Record extracts.
★ ★ ★ ★

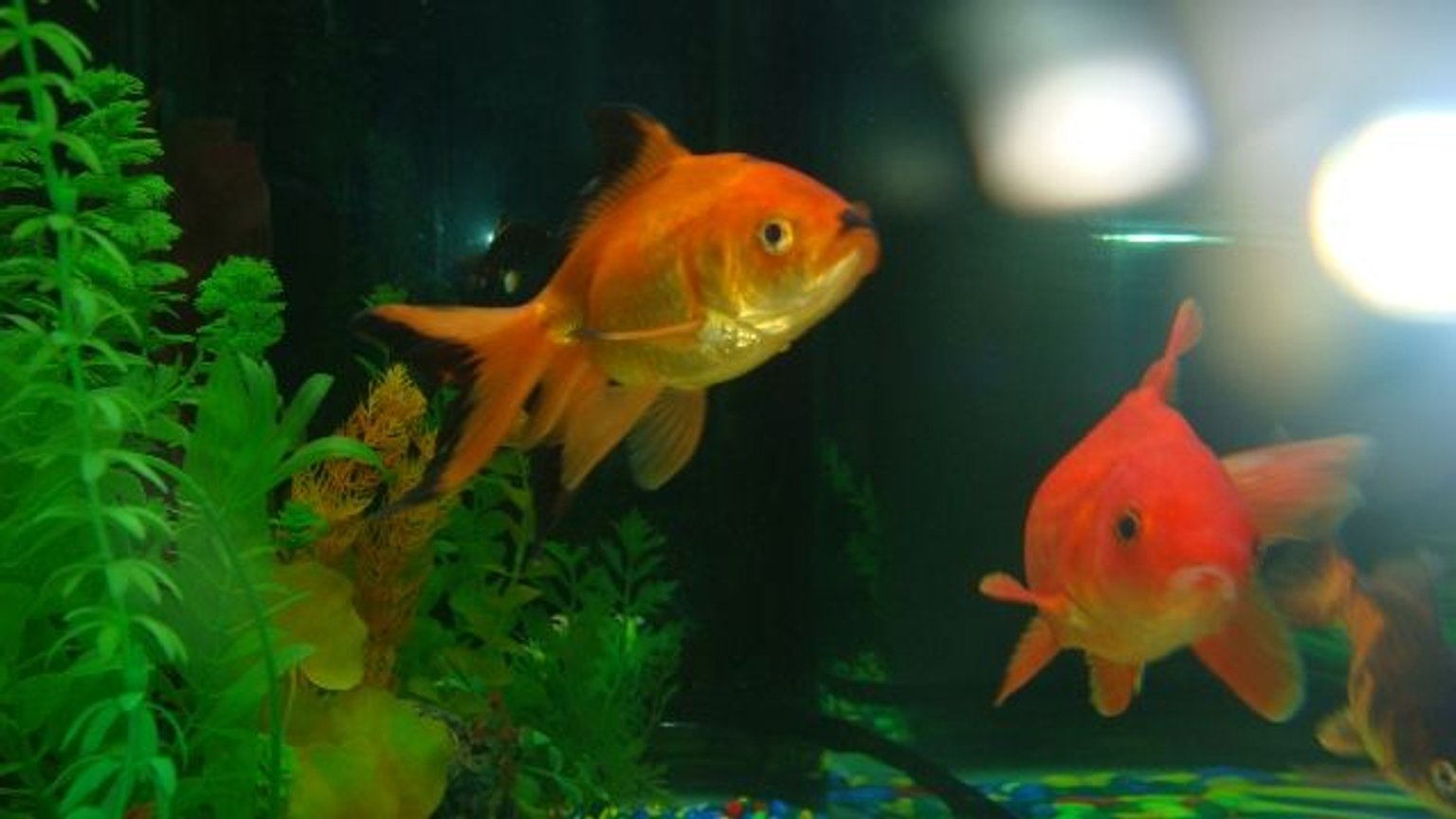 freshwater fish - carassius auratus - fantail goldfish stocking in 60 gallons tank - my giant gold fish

★ ★ ★ ★

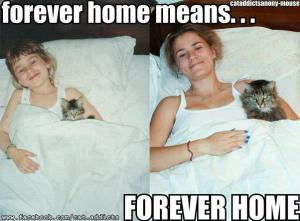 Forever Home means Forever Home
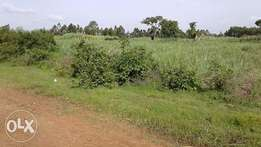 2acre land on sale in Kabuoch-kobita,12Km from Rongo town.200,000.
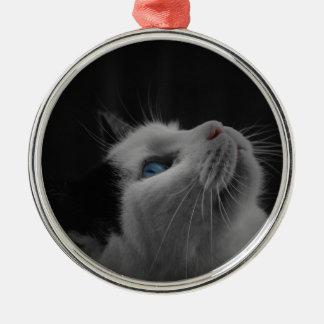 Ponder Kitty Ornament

★ ★ ★ ★

Each line above that falls between the line with "Forever Home means Forever Home" and the line with "Ponder Kitty Ornament" should be printed exactly, together with those two lines, but the pictures should not.

The answer.
 Forever Home means Forever Home
 2acre land on sale in Kabuoch-kobita,12Km from Rongo town.200,000.
 Ponder Kitty Ornament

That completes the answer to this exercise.